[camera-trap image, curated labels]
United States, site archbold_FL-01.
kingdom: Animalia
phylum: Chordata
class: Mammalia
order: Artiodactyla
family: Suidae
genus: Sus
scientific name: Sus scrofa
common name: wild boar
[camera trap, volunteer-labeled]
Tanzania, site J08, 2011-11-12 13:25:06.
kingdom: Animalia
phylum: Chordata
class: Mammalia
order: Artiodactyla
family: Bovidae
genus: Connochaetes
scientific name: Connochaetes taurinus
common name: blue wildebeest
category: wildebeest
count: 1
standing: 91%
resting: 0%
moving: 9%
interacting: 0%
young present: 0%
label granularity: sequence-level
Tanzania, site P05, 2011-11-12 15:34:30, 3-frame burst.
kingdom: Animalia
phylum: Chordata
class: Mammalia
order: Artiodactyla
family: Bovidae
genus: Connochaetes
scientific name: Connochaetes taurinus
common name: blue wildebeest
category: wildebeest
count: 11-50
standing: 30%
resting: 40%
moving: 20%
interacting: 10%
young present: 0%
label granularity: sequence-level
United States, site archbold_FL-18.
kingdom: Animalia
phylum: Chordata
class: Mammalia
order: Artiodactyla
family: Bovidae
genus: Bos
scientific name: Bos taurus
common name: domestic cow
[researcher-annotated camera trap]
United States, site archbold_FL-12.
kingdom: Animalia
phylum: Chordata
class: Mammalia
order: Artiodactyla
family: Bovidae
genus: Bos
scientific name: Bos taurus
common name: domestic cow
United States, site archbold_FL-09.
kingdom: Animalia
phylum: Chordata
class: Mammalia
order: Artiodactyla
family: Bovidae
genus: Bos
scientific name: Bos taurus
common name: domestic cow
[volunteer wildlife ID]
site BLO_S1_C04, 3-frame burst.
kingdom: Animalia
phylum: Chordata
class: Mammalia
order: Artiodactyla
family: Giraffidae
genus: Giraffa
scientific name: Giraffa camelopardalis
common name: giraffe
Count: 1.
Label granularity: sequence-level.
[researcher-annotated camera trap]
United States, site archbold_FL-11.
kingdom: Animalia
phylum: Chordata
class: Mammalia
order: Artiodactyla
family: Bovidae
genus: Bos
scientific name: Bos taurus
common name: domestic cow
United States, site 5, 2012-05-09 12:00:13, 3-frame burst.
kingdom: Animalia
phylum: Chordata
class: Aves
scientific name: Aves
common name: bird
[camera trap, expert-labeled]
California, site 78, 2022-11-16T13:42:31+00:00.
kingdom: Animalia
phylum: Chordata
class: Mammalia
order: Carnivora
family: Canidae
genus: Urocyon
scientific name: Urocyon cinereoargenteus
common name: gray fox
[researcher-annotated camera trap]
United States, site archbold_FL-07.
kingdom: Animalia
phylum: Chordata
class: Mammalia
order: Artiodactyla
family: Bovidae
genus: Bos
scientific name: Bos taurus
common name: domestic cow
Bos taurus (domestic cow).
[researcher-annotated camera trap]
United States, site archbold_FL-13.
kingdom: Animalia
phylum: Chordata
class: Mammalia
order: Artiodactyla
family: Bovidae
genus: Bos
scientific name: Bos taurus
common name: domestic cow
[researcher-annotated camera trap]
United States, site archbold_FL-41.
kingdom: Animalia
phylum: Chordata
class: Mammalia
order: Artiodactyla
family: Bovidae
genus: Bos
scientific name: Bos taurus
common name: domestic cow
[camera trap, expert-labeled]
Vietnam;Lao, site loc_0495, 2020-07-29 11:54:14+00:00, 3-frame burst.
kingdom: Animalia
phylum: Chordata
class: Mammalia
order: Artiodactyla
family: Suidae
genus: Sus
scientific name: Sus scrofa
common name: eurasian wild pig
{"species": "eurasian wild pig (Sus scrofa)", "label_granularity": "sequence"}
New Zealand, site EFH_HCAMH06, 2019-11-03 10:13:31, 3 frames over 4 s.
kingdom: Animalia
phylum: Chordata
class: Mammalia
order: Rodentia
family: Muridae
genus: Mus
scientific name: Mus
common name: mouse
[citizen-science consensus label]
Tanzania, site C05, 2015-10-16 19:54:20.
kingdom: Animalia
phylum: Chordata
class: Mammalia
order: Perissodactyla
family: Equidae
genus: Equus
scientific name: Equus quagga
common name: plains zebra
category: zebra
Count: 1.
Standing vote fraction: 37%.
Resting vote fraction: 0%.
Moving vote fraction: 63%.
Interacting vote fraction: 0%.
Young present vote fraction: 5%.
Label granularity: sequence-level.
——————
◆ **Your instructions**
Write out the lines above, starting at the line that contains "Tanzania, site C05, 2015-10-16 19:54:20." and ending with the final line, and nothing else; copy them exactly.

◆ **Exercise answer**
Tanzania, site C05, 2015-10-16 19:54:20.
kingdom: Animalia
phylum: Chordata
class: Mammalia
order: Perissodactyla
family: Equidae
genus: Equus
scientific name: Equus quagga
common name: plains zebra
category: zebra
Count: 1.
Standing vote fraction: 37%.
Resting vote fraction: 0%.
Moving vote fraction: 63%.
Interacting vote fraction: 0%.
Young present vote fraction: 5%.
Label granularity: sequence-level.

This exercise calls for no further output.